For instance, the control unit 108 and/or the remote management station 280 could be designed to control the pumping unit 170 to pump continuously when it is determined that there is a large volume of incoming flood water. The provision of dual pumps can also provide a backup pump facility in the event of failure of one of the two pumps.

The remote sensors 102, 104, placed both inside and outside the barrier wall 14, monitor water levels within and outside the protected area 22. They are connected to the control module 108, the latter being set to send alarms which in turn can alert designated recipients of the need to close removable barriers in the wall, or other actions necessary to protect the property. Specifically, the system 10 is able to detect the onset of flooding, allowing users to take preventative measures before flooding actually occurs.

The rain gauge sensor 104 provides information on local precipitation and this data can be used with that from the remote sensor 106, providing additional warning of impending flood conditions.

The preferred telemetry system includes the following elements: a communications module and transceiver 234, 235 housed in the main control unit 108, a cellular telephone or satellite telephone communications facility for transmitting and receiving data, a remote management station 250 (see Figure 8) for monitoring and controlling the system 10. The communications module 234-235 is connected to the system processor 230 within the main control unit 108. A mobile telephone sim card may be provided and configured to allow the exchange of data between designated recipients and also to dedicated remote management station 250.

As thresholds are exceeded and pumps 170 activated, data is fed to the remote management station 250 which can be monitored and interacted with from any internet enabled device. The remote station 250 can configure the local control system 108 to change the pumping parameters, for instance when it is detected that there is a high volume of water, as well as to send alerts to designated recipients. Furthermore, the transceiver module 235 in the control unit 108 can be configured to send alerts directly to designated persons, for example by a SMS alert.

The system 10 disclosed herein can therefore provide: a) a barrier 14 built around a property 12 or other area to be protected, which prevents surface water entering the protected area 22 whilst allowing access for pedestrians and vehicles; b) a drainage system 32-34 that removes ground water from below and surface water from above the property; c) a pumping system 170 that evacuates collected water to outside the barrier 14; d) a local control system 108 that operates the pumping station 30; e) a telemetry system that allows remote management of the system and provides SMS and email alerts to designated recipients.

All optional and preferred features and modifications of the described embodiments and dependent claims are usable in all aspects of the invention taught herein. Furthermore, the individual features of the dependent claims, as well as all optional and preferred features and modifications of the described embodiments are combinable and interchangeable with one another.

The disclosure in the abstract accompanying this application is incorporated herein by reference.

Claims (34)

1. A flood management system for protecting a zone from flood water, including: a perimeter barrier disposed around a protected zone, the barrier including an upstanding wall for blocking surface water ingress into the protected zone and a subsurface barrier wall; a drainage system within the protected zone including at least one drainage unit disposed subsurface and adjacent the subsurface barrier wall; and a sump to which the drainage system is fluidically coupled for collecting water from the drainage system.

2. A flood management system according to claim 1, wherein the at least one drainage unit is a drainage channel.

■ Record set
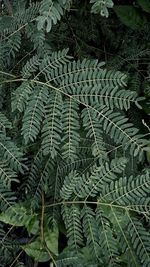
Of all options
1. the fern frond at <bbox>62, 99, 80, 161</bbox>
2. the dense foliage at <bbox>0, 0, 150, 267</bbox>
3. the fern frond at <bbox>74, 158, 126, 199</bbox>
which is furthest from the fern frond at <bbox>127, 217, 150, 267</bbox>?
the fern frond at <bbox>62, 99, 80, 161</bbox>

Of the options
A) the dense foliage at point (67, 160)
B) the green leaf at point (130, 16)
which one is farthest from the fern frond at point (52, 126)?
the green leaf at point (130, 16)

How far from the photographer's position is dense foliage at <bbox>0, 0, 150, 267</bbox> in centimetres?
98

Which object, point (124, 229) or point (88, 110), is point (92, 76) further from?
point (124, 229)

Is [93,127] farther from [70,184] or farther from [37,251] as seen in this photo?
[37,251]

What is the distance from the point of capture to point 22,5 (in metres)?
1.34

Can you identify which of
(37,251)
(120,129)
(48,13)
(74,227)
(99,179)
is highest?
(48,13)

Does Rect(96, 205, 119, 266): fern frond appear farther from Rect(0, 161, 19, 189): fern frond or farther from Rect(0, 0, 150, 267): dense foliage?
Rect(0, 161, 19, 189): fern frond

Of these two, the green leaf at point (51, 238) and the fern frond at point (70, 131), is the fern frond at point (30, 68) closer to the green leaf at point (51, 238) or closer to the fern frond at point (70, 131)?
the fern frond at point (70, 131)

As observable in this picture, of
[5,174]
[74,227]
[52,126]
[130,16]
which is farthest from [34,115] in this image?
[130,16]

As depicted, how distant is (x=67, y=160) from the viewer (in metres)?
1.01

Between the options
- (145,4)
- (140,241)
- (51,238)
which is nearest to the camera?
(140,241)

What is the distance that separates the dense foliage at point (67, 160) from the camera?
0.98m

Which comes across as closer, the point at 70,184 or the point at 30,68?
the point at 70,184

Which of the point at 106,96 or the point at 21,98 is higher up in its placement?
the point at 106,96
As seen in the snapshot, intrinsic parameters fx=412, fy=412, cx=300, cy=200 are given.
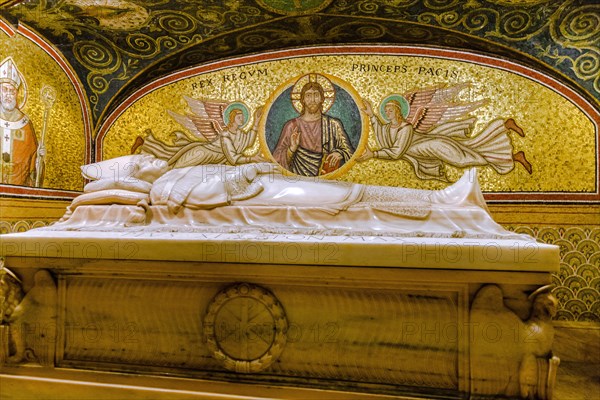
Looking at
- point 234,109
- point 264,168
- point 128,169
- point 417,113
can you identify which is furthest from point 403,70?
point 128,169

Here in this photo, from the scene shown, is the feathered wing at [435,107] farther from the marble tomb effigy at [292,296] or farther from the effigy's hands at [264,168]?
the effigy's hands at [264,168]

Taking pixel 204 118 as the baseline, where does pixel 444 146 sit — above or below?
below

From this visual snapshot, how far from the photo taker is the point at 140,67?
3.87 meters

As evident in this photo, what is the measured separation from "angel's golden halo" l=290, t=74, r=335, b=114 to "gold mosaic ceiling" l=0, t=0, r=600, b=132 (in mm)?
322

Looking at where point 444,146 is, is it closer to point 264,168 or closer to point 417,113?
point 417,113

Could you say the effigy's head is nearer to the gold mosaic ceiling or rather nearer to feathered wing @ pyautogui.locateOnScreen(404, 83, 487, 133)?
the gold mosaic ceiling

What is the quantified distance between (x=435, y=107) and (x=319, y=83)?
1.07m

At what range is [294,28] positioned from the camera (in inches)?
139

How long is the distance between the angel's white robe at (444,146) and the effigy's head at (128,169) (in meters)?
1.92

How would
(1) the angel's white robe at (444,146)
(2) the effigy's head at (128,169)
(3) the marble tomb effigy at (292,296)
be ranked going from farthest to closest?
(1) the angel's white robe at (444,146), (2) the effigy's head at (128,169), (3) the marble tomb effigy at (292,296)

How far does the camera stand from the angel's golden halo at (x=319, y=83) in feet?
12.5

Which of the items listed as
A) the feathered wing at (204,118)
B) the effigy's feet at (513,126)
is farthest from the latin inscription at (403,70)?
the feathered wing at (204,118)

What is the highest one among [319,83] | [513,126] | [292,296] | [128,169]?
[319,83]

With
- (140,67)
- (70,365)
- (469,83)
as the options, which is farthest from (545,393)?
(140,67)
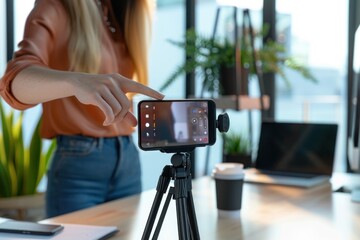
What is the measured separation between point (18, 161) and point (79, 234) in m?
2.05

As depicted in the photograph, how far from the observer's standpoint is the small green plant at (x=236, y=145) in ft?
10.5

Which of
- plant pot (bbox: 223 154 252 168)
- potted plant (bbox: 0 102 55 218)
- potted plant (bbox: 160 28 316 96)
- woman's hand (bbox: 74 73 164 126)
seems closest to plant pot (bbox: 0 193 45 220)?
potted plant (bbox: 0 102 55 218)

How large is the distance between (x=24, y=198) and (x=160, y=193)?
2.14 m

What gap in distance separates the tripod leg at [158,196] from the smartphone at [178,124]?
0.14ft

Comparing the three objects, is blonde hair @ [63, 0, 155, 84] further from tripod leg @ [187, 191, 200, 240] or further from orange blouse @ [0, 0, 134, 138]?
tripod leg @ [187, 191, 200, 240]

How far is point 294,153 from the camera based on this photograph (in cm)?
189

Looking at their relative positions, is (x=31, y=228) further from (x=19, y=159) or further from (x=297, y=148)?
(x=19, y=159)

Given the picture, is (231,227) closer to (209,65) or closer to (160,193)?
(160,193)

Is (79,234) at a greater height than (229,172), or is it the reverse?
(229,172)

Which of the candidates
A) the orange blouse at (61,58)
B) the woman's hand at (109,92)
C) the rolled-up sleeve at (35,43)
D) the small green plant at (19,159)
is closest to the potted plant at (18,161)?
the small green plant at (19,159)

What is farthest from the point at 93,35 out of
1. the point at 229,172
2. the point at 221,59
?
the point at 221,59

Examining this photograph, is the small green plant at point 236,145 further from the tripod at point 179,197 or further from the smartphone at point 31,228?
the tripod at point 179,197

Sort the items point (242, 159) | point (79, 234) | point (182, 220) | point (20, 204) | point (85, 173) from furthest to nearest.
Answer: point (242, 159), point (20, 204), point (85, 173), point (79, 234), point (182, 220)

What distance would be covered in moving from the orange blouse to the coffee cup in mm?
403
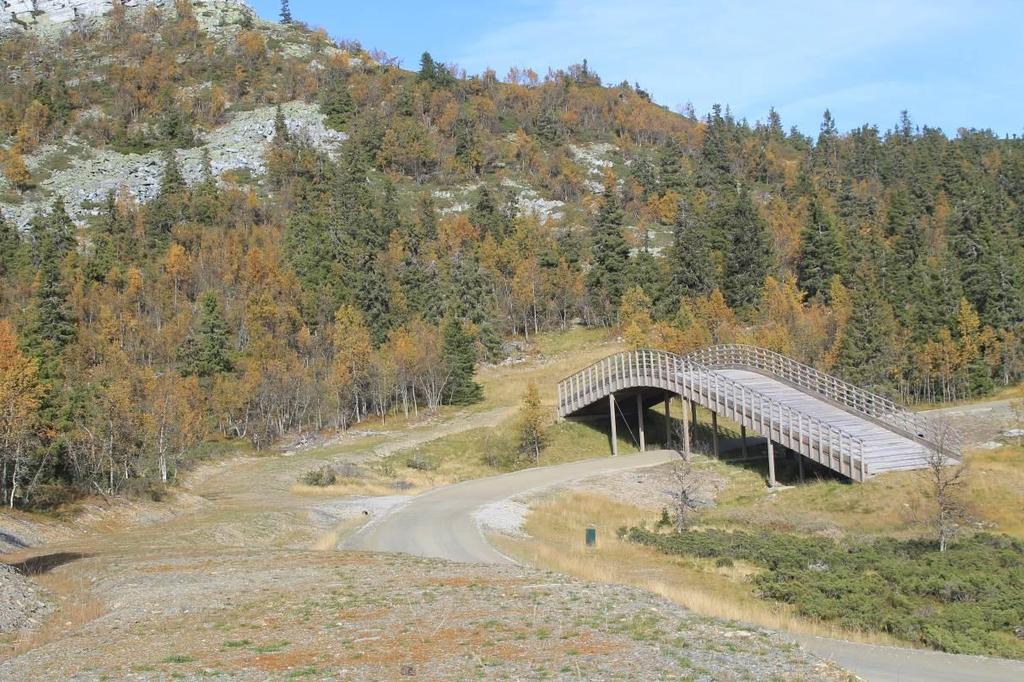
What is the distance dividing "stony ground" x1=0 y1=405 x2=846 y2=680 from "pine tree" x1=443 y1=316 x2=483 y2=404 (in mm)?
42353

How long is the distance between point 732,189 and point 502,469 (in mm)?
102117

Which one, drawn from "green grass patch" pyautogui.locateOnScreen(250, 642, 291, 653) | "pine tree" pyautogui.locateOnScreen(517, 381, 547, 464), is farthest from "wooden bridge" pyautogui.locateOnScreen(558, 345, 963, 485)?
"green grass patch" pyautogui.locateOnScreen(250, 642, 291, 653)

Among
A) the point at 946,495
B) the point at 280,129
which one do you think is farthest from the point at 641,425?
the point at 280,129

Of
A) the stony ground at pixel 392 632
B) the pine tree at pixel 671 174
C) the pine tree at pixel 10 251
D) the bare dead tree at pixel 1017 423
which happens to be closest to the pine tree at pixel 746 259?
the pine tree at pixel 671 174

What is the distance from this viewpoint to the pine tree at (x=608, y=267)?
310 ft

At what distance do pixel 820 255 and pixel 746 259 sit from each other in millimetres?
8519

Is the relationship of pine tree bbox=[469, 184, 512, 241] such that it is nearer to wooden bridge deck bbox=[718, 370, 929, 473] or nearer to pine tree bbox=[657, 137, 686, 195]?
pine tree bbox=[657, 137, 686, 195]

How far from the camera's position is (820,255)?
9550 cm

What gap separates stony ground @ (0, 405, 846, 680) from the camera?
12.5 meters

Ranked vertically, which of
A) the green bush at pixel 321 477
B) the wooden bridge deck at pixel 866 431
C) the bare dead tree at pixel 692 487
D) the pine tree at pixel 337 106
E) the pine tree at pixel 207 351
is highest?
the pine tree at pixel 337 106

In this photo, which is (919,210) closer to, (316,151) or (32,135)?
(316,151)

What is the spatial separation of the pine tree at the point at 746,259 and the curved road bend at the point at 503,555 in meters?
50.3

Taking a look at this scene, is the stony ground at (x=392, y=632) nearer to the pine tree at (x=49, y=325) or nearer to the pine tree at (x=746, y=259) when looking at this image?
the pine tree at (x=49, y=325)

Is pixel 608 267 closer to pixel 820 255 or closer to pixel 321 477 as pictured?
pixel 820 255
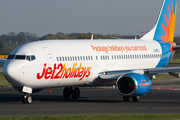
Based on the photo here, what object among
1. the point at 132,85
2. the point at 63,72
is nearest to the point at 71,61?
the point at 63,72

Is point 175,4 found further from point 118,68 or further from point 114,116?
point 114,116

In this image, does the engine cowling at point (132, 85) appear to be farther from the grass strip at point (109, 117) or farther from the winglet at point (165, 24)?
Result: the winglet at point (165, 24)


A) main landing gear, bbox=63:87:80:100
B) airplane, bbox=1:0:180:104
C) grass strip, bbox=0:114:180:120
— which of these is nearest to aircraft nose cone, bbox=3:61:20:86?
airplane, bbox=1:0:180:104

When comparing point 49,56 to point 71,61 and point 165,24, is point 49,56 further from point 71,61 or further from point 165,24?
point 165,24

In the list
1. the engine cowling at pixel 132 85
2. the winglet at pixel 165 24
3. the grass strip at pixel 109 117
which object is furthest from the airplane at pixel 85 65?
the grass strip at pixel 109 117

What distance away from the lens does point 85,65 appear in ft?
90.1

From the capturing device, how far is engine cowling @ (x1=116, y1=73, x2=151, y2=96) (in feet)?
86.6

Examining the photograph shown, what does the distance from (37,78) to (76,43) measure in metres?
5.23

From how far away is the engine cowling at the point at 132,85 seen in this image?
86.6 ft

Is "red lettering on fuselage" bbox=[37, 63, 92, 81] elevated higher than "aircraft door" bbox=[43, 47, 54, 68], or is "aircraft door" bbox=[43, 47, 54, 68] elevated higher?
"aircraft door" bbox=[43, 47, 54, 68]

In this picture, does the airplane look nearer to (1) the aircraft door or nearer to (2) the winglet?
(1) the aircraft door

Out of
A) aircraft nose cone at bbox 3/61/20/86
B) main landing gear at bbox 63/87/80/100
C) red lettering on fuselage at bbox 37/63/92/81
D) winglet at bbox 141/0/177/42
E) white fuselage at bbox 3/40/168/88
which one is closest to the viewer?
aircraft nose cone at bbox 3/61/20/86

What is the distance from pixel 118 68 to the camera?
100ft

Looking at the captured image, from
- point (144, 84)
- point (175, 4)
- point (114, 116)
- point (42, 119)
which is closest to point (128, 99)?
point (144, 84)
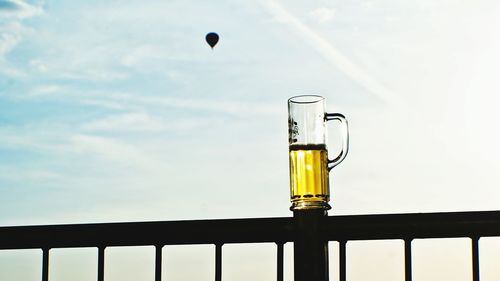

■ Required actions
**1)** According to the flood management text, what benefit does providing dual pumps offer?
**2)** Update the flood management text from "The disclosure in" up to and including "the drainage system.", replacing "sump" with "collection pit".

■ Task-by-task solutions
**1)** Dual pumps provide a backup pump facility in case one of the two pumps fails.

**2)**
The disclosure in the abstract accompanying this application is incorporated herein by reference.

Claims (34)

1. A flood management system for protecting a zone from flood water, including: a perimeter barrier disposed around a protected zone, the barrier including an upstanding wall for blocking surface water ingress into the protected zone and a subsurface barrier wall; a drainage system within the protected zone including at least one drainage unit disposed subsurface and adjacent the subsurface barrier wall; and a collection pit to which the drainage system is fluidically coupled for collecting water from the drainage system.